-- DATA FOR THIS EXERCISE --
========================================

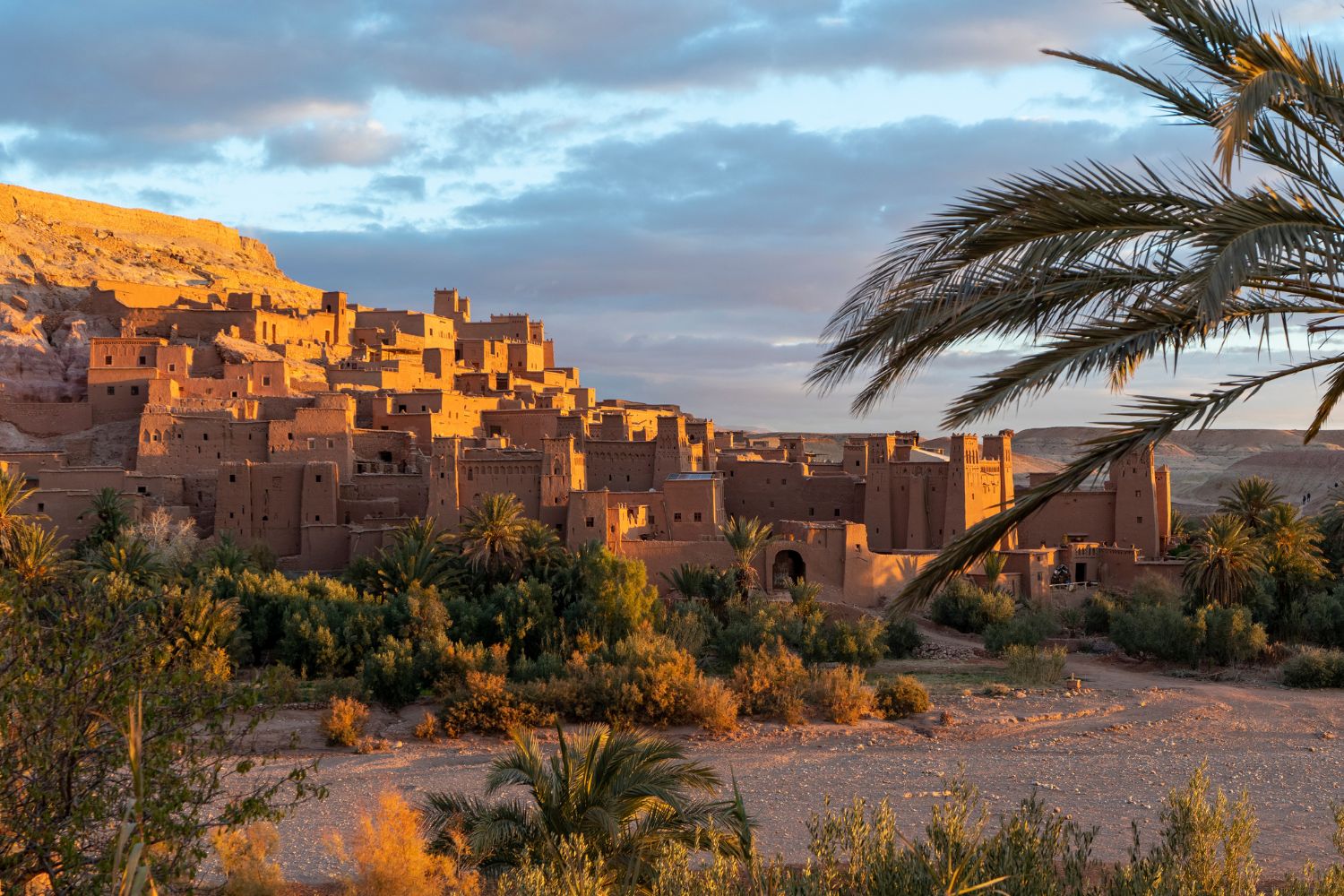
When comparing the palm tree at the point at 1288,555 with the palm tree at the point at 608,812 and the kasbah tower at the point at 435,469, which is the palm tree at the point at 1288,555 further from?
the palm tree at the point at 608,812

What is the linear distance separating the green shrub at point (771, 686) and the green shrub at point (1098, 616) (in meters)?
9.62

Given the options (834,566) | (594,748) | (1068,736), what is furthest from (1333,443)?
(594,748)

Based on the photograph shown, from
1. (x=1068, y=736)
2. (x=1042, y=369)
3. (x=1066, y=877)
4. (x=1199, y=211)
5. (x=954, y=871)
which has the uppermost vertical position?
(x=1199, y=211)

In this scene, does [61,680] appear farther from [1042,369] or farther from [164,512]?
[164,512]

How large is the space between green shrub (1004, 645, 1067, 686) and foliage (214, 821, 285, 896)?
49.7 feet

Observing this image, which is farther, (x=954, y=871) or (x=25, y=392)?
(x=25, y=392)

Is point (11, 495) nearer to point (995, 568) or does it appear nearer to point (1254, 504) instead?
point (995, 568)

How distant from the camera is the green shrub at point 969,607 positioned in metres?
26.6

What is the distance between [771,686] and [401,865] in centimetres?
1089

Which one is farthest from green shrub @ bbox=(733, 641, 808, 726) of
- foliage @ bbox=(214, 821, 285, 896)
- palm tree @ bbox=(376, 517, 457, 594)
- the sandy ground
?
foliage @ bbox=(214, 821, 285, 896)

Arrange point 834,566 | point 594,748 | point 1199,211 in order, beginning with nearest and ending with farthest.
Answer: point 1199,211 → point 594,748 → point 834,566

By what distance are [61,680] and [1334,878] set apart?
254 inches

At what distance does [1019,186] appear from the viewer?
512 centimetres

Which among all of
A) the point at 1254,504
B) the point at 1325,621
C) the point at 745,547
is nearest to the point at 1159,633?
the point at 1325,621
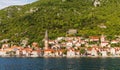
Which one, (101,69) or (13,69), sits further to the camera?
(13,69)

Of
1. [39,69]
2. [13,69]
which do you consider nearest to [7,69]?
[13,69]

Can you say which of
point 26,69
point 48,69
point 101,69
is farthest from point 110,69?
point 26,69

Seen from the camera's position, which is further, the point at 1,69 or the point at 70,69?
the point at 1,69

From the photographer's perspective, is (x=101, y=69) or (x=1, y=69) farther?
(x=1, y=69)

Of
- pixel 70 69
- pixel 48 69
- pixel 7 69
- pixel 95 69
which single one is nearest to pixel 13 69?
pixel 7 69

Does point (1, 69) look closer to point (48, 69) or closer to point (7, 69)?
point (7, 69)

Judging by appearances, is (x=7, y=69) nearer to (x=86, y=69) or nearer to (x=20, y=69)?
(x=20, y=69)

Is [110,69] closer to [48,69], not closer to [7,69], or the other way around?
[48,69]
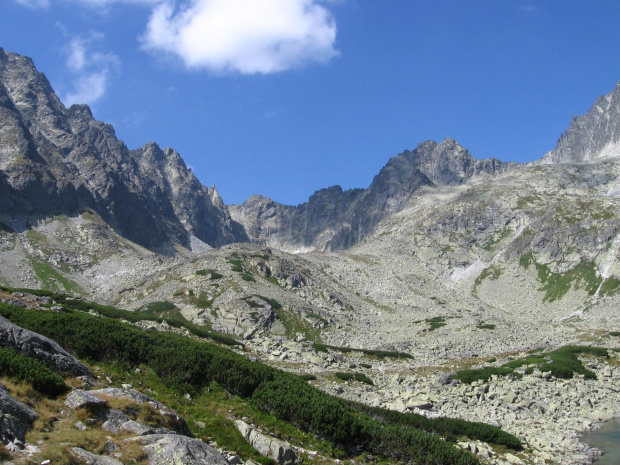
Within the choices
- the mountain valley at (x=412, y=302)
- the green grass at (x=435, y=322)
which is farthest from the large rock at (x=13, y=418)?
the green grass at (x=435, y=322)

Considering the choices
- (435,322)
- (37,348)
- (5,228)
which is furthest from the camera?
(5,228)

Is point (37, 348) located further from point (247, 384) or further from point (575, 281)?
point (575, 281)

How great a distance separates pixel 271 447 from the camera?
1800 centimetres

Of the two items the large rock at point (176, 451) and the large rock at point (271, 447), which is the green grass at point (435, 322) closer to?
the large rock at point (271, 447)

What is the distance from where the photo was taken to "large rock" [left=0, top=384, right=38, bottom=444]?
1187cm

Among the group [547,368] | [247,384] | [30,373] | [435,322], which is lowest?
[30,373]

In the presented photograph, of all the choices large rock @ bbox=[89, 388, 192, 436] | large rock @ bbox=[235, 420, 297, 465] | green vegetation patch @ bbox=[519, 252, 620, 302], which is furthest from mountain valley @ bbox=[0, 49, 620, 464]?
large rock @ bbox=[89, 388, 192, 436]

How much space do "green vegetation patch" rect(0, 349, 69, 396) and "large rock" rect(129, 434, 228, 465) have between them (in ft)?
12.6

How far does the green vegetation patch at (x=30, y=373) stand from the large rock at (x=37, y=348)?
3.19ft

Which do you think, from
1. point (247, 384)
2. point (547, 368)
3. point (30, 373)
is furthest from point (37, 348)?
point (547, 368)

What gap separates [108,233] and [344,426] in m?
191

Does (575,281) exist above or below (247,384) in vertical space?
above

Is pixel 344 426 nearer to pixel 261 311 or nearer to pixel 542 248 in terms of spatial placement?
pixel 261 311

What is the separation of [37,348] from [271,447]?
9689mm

========================================

-- DO THIS --
Drop the pictures, then write out only the lines running from the one containing "From the photographer's" through the last line above, both included, exactly.

-- EXERCISE ANSWER --
From the photographer's perspective, is (x=101, y=69) or (x=1, y=69) farther?
(x=1, y=69)

Of
- pixel 70 69
- pixel 48 69
- pixel 7 69
- pixel 95 69
which single one is nearest to pixel 13 69?
pixel 7 69

Does point (1, 69) look closer to point (48, 69) or closer to point (7, 69)?
point (7, 69)

Judging by appearances, is (x=7, y=69) nearer to (x=86, y=69) or nearer to (x=20, y=69)?
(x=20, y=69)

Is [110,69] closer to [48,69], not closer to [7,69], or the other way around?
[48,69]
Within the choices
- the mountain valley at (x=412, y=302)
- the green grass at (x=435, y=322)
which is farthest from the large rock at (x=13, y=418)?
the green grass at (x=435, y=322)

Considering the choices
- (435,322)
- (37,348)
- (5,228)
which is furthest from the camera?
(5,228)

Is point (37, 348) located further from point (247, 384) or further from point (575, 281)?
point (575, 281)

How great a distance separates pixel 271 447 from the camera?
1800 centimetres

Of the two items the large rock at point (176, 451) and the large rock at point (271, 447), which is the green grass at point (435, 322) closer to?
the large rock at point (271, 447)

What is the distance from where the photo was taken to "large rock" [left=0, top=384, right=38, bottom=444]?
1187cm

Among the group [547,368] | [247,384] | [30,373] | [435,322], which is lowest?
[30,373]

In the presented photograph, of all the choices large rock @ bbox=[89, 388, 192, 436] | large rock @ bbox=[235, 420, 297, 465] | green vegetation patch @ bbox=[519, 252, 620, 302], which is furthest from mountain valley @ bbox=[0, 49, 620, 464]?
large rock @ bbox=[89, 388, 192, 436]

How much space do "green vegetation patch" rect(0, 349, 69, 396) and "large rock" rect(129, 434, 228, 465) have between them (in ft)?
12.6

How far does the green vegetation patch at (x=30, y=373) stand from the large rock at (x=37, y=348)?
3.19ft

Which do you think, from
1. point (247, 384)
2. point (547, 368)
3. point (30, 373)
is furthest from point (37, 348)?
point (547, 368)

What gap separates [108,233] and [344,426] in m?
191

Does (575,281) exist above or below (247,384) in vertical space?
above

Is pixel 344 426 nearer to pixel 261 311 or nearer to pixel 542 248 in terms of spatial placement?
pixel 261 311

What is the separation of [37,348] from [271,447]?
9689mm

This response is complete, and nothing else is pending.